Anyone who wants to learn must get out of their comfort zone, not be phased by the risk of failing and be prepared to venture into new experiments in their working life that open up new perspectives and thus create new innovations. An anxiety-free team atmosphere with high psychological assurance offers the perfect conditions for this in many respects.

Failure as a chance

“Companies are naturally always interested in their performance and its improvement in order to survive in the market. But increasing performance and breaking new ground always entails the risk of failure and making a mistake. It has been shown that failure and making mistakes are part of learning. If we don’t dare to make mistakes and talk about them, we learn less because we are in the comfort zone. It is therefore important to create a culture in which mistakes are seen as something positive, because they arise during learning and help us to do something right in the end,” says Karin Prinzing. Diversity managers also have a role to play in promoting an open, safe, fair and therefore innovative workplace climate. Because whenever you make a mistake, you won’t make it a second time as a person capable of learning. Failure is an opportunity to improve performance and thus secure the long-term success of a company like the Volkswagen Group.
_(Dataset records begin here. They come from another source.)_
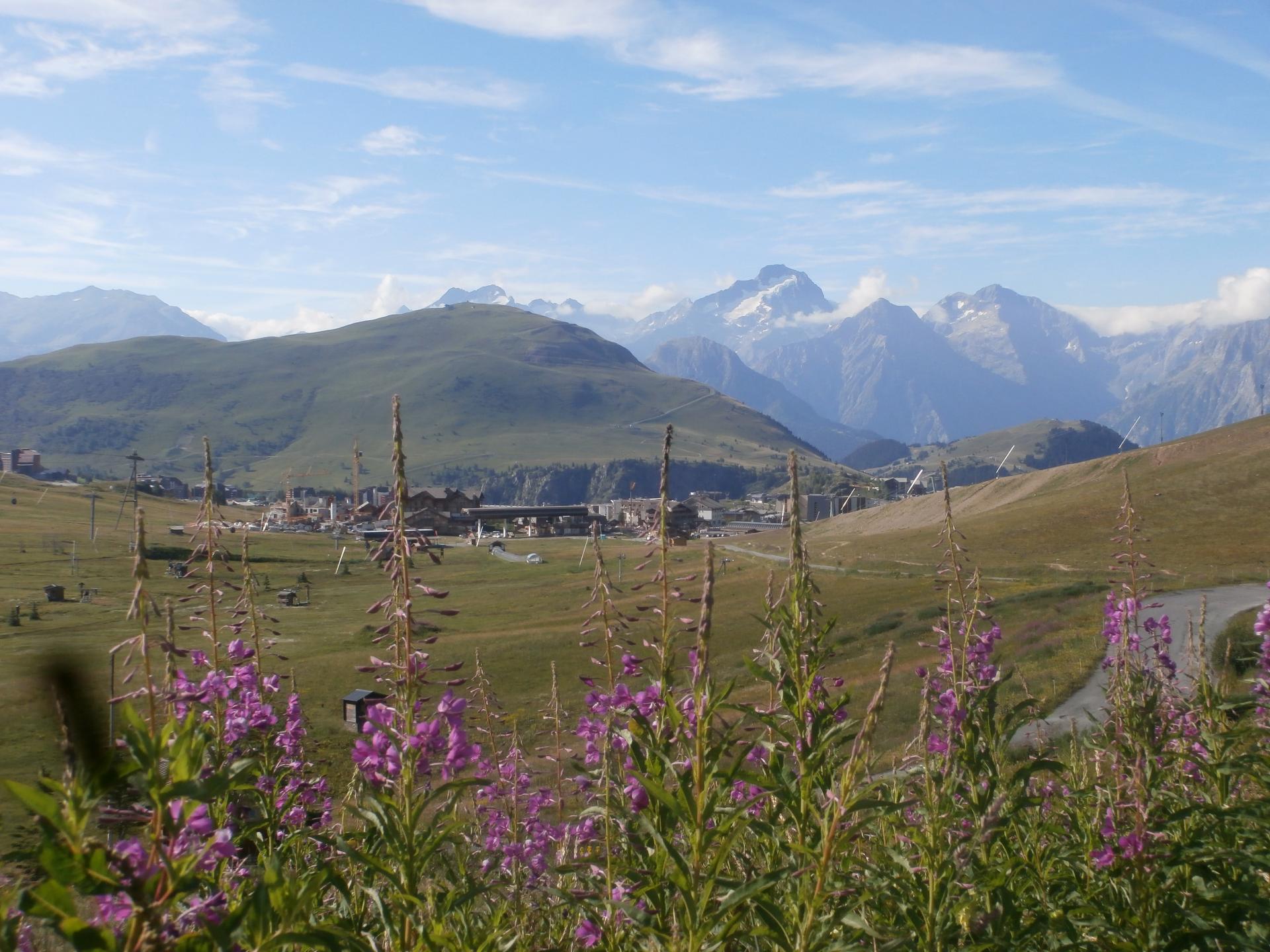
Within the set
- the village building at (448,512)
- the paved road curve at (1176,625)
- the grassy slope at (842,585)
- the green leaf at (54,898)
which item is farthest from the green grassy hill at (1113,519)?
the village building at (448,512)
The same applies to the climate of psychological safety in the workplace. Karin Prinzing says: “We know from research at Google, for example, that working environments with a high proportion of psychological safety are more innovative, more profitable, more successful and more trustworthy than those with a climate of fear. At the same time, employees are more creative and motivated if they are allowed to break new ground, can talk openly about it and are not afraid of failure.” This not only leads to more participation in discussions and to the identification of improvement potentials, but also to a more constructive handling of conflicts. These can also promote innovation, which is so important in a very fast-moving environment, as we can also learn from each other and advance each other in objective discussions. A team climate with high psychological safety can be promoted by sharing information, common goals and an inclusive leadership style, in which feedback is desired and democratic interaction within the team is made possible.
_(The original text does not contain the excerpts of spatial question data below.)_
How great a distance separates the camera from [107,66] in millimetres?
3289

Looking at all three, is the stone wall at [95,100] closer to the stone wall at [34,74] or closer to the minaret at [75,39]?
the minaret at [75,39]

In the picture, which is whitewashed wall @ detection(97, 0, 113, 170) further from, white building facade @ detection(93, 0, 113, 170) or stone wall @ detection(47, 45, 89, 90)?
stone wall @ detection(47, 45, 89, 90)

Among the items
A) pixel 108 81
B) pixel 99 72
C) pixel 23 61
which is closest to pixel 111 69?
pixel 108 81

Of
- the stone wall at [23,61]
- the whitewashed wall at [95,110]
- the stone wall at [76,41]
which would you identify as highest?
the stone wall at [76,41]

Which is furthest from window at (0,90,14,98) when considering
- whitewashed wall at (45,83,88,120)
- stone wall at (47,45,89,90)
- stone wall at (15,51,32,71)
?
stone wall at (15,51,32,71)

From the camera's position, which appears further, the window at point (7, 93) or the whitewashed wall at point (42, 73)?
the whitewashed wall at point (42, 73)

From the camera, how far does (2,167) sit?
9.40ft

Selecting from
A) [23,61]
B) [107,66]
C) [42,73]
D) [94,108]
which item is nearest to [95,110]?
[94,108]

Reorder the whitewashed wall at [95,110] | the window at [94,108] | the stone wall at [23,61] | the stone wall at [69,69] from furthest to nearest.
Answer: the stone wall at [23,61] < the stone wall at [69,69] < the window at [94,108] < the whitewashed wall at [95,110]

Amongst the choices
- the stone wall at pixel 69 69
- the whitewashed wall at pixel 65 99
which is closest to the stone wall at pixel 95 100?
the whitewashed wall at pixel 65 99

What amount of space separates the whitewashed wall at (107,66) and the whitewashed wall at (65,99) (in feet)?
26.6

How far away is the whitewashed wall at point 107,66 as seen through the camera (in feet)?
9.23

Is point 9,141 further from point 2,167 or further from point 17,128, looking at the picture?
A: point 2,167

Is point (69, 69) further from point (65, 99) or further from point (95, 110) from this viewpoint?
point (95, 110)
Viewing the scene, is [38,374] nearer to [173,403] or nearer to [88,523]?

  • With the help of these statements you measure psychological safety in your own team

    1. If you make a mistake on this team, it’s often used against you. *
    2. The members of my team are able to address problems and difficult issues.
    3. People in my team sometimes reject others because they are different. *
    4. It’s safe to take a risk on my team.
    5. It’s difficult to ask other members of my team for help. *
    6. No one on my team would deliberately act to undermine my efforts. 
    7. Working with the members of my team appreciates and uses my unique skills and talents.


    * These statements are formulated negatively – the less accurate the statement is evaluated, the higher the psychological safety is to be classified in these cases.
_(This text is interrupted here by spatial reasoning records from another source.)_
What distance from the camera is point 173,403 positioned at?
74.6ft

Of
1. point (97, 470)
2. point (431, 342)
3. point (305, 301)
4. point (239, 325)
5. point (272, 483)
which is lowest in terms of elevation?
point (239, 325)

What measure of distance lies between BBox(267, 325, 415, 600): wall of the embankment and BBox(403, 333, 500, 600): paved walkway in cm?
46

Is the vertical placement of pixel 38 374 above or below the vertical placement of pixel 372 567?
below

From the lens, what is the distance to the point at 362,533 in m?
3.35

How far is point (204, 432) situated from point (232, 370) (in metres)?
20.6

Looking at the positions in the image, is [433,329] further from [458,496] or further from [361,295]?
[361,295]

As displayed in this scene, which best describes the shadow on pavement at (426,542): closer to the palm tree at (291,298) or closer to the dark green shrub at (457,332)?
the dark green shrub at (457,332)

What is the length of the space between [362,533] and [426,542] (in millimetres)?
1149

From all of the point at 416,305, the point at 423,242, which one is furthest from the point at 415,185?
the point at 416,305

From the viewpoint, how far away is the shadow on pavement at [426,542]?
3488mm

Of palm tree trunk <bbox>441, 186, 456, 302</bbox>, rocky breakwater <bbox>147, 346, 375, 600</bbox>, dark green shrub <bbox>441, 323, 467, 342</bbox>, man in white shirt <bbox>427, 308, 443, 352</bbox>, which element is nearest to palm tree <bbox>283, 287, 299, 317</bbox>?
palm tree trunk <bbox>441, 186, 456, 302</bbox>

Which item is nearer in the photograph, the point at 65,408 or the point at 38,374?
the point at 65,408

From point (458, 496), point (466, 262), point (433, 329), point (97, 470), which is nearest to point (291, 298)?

The credo “Diversity wins” as a goal

The best example of how such a working environment can be inspirational, motivational and the basis for the success of the future at the same time: Volkswagen Group’s Diversity Conference this year. Group Diversity Manager Benjamin Ramirez draws a positive conclusion: “The spirit of the conference was inspiring. Many dedicated diversity managers from all over the world shared their best practice examples around diversity. We gain further insights by openly looking together at mistakes from past situations. With success. We are growing as a community. Three years ago, around 45 people took part in the first conference; this year there were already just under 70 colleagues. That’s encouraging and I’m proud to be part of this diversity community.”

And Elke Heitmüller adds: “We have many diversity managers in all brands and at many locations, who are all highly motivated. Working with them brings a lot of spirit and commitment. That’s why I think we’re on the right track, so our belief, ‘Diversity wins’ soon becomes a reality.”